Available records:
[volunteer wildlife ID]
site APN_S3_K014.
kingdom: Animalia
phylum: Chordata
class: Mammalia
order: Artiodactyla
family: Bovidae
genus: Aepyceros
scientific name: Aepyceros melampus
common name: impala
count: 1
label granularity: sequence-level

...

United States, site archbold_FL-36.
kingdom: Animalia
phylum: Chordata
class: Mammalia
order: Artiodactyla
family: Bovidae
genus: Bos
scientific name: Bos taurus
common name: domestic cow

--

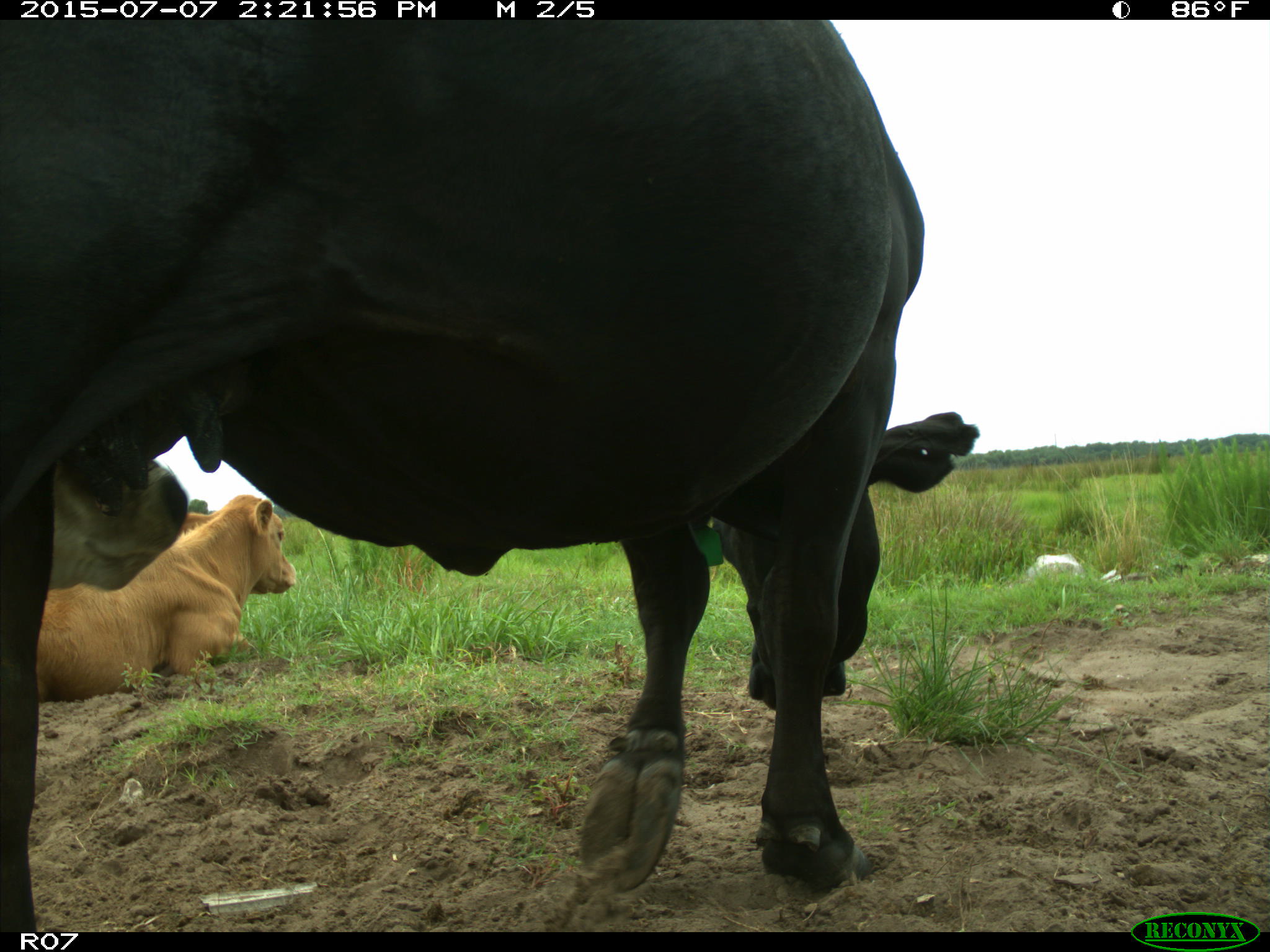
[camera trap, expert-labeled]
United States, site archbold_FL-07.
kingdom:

Task prompt:
Print the lines above from the one with "[volunteer wildlife ID]" through the one with "label granularity: sequence-level", both included, exactly as written and nothing more.

Response:
[volunteer wildlife ID]
site APN_S3_K014.
kingdom: Animalia
phylum: Chordata
class: Mammalia
order: Artiodactyla
family: Bovidae
genus: Aepyceros
scientific name: Aepyceros melampus
common name: impala
count: 1
label granularity: sequence-level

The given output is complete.